Thursday, 11 October 2018

Pell-mell and pain at The Rookery



I timed my evening walk perfectly tonight. The sunset was gift-wrapped in a ribbon of flame-orange cloud which glowed parallel with the western horizon. It wasn’t quite the flamingo hour that Virginia Woolf wrote of, but this wasn’t smog-filled London but the comparatively clean-aired Sussex coast. I took my usual route with the dogs: along past the paddocks of Foxhole Farm and onto the promontory of Rookery Hill, down to the levels below and back up through the wood towards lighted windows and home.

Perfectly I timed things. From the Foxhole paddocks I could see a surfeit of rooks and jackdaws causing a pell-mell in the sky above Rookery Hill. It’s a common meeting space where birds from more than one rookery seem to assemble before dispersing to their roosts. I walked straight into their party and they took tumbling to the sky again in a startling number – more than I’ve seen here for a long time. Their evening wasn’t yet done and they regrouped energetically on the meadow a little further along the hill. Their black silhouettes in the east sky contrasted and balanced with the flaming ribbon to the west.

Over and down Rookery Hill to the Bishopstone Road, past lonely lights which light the road for only the occasional rambler, through the gate and we plunged into the low meadow, wading into the gloom beneath the trees. A silk mist was draped across the grass; above, everything was black or a deepening blue. Further up the hill the party was in full swing: the distant cacophony of rooks and jackdaws as they flew in wide brush strokes across the sky. A large group of jackdaws, perhaps a hundred or more strong, played like starlings or homing pigeons across the sky while rooks rode a fresh easterly wind high, high up – hanging and hovering like raptors. This swinging party was all up the far end that I would pass beneath after five or ten more minutes walk. A small bat passed overhead, a pipistrelle of some sort; then a larger, unknown one, too big for a pipistrelle.

They are an endless source of fascination, these rooks. Away from the helter-skelter, at the bottom end of the wood and just above where I stood, a quite different gathering was playing out. The skeletons of the dead diseased elms are often empty, but occasionally their stark silhouettes hold a few birds perching on bare branches. Tonight the lifeless, stricken body of a dead rook was caught in the uppermost branch of one tree. It appeared to be skewered shrike-like onto the branch, like a snagged kite, but it was more likely that it had fallen with wings open and become snagged by the crook of its wing around a branch. Its lifeless body flapped pathetically in the breeze it had once commanded. A short but respectful distance away from the bird sat a group of sullen rooks, in their usual mourning black. Two magpies passed through close to the dead bird and one of the rooks darted at them, cawing angrily and demanding that they keep a respectful distance. It did the same to any other passing bird, then flew back to its perch ten metres distant. Other rooks joined it and sat quietly. It was in complete contrast to the festivities at the other end of the wood, which continued oblivious to this sad scene. I swear these birds were holding a vigil. The bereaved bird kept his or her place on the branch; others joined it, sat quietly for a while, some remained the full while, others passed on to be replaced by new birds, well-wishers, grief-sharers. The breeze slowed to nothing momentarily, as if the world had paused in that space between an in-breath and out-breath, or between an out-breath and in-breath. Slowly and respectfully, it resumed. All the time, those few rooks sat like silent black points marking a punctuated life. I didn’t know at that moment if I’ve ever seen such a sad sight: anguish before me balanced by jubilation at the other end of the wood. I stood and watched in silence with the dogs until the silhouettes melted into the night. Those few constant birds were still there when it became too dark to discern them.
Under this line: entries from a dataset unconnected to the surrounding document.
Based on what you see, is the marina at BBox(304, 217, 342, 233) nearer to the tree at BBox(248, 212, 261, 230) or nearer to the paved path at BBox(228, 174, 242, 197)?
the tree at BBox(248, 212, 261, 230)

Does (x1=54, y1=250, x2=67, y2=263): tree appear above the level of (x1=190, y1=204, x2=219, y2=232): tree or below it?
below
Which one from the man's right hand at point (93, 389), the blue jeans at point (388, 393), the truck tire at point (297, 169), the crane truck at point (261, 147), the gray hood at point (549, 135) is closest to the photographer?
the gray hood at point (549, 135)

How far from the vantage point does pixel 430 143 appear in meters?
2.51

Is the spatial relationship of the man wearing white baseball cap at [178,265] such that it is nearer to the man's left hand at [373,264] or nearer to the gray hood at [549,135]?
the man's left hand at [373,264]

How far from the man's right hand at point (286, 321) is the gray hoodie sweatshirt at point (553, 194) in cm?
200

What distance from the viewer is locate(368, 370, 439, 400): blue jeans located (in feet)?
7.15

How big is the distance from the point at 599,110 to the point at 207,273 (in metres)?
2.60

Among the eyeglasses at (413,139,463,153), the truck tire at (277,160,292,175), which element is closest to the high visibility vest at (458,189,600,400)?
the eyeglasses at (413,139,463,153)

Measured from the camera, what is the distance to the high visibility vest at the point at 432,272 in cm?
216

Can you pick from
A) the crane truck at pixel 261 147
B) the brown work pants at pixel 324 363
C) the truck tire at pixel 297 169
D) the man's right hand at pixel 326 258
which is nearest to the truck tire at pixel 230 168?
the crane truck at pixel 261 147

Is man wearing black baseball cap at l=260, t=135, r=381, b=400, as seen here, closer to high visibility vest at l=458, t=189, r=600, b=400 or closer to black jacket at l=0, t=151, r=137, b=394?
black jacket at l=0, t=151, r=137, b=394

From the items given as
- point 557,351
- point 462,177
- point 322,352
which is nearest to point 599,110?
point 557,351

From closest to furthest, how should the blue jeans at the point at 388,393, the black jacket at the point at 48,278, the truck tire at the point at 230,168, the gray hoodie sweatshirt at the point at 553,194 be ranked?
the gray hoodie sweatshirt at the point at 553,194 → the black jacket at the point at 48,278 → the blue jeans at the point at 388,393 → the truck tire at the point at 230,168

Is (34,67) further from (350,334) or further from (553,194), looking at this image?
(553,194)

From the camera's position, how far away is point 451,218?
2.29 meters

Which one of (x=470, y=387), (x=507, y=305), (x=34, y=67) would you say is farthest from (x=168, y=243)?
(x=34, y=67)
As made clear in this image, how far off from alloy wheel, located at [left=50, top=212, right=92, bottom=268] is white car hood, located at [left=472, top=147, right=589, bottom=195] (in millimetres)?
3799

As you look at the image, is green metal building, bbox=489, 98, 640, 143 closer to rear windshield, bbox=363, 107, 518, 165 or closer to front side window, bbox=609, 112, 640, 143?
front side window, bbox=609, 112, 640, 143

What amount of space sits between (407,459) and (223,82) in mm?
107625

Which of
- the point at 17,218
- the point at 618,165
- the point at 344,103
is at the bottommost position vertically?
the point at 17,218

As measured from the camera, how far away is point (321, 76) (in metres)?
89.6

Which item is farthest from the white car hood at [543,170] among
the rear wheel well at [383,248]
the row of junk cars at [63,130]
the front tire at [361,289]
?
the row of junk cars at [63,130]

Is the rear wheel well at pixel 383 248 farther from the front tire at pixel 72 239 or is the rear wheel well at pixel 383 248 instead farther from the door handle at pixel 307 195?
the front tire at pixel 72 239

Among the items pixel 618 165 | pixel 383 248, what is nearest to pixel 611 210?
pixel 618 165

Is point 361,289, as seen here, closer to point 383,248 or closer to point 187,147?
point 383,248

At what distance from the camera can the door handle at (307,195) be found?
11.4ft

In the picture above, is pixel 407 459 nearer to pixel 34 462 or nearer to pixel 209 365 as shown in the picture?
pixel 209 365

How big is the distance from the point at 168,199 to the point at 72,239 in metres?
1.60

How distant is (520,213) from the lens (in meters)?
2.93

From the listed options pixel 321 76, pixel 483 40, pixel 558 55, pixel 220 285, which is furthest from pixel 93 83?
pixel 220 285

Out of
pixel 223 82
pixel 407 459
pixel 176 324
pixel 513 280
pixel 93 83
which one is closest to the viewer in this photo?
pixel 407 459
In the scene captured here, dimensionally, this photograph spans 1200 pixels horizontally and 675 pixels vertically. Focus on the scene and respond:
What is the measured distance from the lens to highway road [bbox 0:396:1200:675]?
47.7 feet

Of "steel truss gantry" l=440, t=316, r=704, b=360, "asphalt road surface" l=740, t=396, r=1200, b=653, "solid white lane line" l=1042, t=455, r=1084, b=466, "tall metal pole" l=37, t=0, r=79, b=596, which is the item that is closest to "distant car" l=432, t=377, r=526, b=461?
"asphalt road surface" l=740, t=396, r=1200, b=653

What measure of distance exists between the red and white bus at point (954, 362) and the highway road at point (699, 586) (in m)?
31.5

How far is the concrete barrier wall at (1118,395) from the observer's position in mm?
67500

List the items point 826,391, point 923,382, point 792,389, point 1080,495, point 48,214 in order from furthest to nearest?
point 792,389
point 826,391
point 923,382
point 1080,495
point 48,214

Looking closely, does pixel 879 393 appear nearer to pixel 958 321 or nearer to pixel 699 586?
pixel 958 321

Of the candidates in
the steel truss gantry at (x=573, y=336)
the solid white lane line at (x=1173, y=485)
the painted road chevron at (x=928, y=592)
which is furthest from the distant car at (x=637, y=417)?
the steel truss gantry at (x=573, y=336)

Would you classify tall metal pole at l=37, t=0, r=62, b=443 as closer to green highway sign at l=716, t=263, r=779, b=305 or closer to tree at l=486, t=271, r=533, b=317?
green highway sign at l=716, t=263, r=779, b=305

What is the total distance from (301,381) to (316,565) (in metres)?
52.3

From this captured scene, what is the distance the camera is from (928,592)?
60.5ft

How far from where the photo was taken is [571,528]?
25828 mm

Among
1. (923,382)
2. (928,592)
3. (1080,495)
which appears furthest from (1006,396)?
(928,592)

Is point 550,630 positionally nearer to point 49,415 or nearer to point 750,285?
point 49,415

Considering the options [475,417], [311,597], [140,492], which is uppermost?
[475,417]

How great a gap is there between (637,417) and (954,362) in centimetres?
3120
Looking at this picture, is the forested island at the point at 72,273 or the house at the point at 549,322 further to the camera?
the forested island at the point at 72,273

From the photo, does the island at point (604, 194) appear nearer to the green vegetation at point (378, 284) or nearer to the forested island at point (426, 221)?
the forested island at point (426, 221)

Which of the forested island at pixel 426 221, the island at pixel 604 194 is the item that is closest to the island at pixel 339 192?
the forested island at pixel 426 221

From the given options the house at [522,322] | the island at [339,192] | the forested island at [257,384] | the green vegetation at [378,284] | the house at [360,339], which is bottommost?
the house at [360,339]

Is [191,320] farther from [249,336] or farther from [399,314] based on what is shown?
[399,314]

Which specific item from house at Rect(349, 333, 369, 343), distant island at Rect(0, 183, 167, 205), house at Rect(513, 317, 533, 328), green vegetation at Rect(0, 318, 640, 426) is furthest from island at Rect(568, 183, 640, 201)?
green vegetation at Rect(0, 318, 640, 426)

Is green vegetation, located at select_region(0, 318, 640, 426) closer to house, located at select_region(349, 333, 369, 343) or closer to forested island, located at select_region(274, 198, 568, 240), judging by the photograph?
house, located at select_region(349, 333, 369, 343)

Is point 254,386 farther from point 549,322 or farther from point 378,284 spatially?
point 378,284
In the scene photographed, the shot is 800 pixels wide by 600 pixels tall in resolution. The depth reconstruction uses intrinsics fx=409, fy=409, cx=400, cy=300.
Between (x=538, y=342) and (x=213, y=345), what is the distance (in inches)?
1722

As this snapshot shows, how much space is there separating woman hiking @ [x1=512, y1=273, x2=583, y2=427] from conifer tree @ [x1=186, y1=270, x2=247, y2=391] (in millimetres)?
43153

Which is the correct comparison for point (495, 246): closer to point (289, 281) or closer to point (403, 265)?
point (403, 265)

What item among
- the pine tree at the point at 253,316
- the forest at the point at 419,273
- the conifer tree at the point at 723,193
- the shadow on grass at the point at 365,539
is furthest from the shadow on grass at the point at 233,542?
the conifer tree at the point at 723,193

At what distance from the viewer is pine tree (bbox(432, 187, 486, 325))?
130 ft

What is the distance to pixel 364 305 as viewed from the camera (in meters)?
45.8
Another bat passed just above my head, now only a hint in the darkness. A strong thirty mile breeze is forecast tonight. I wonder whether the dead bird will take its final flight in this breeze, spiralling down through the trees onto the leaf litter below, seen only by the fox, or whether that other bird, its companion or mate or parent, will keep its vigil until then.

From behind me the breeze carried the scent of pipe tobacco of the type I recognise from the old men’s pipes of my childhood. One of my dogs growled at something unseen upwind but I could see, hear or sense nobody. Perhaps it was one of the ghosts of the old harbour side; perhaps it was an aromatic log on a fire in the village, carried along by the strengthening breeze, easterly yet warm enough to feel no chill even after dark.

We passed silently through the calm of the low meadow and back up through the trees. In the canopy above the party was over, the birds safely tucked away in their roost with only the occasional caw from amongst the branches. The party was over for another night.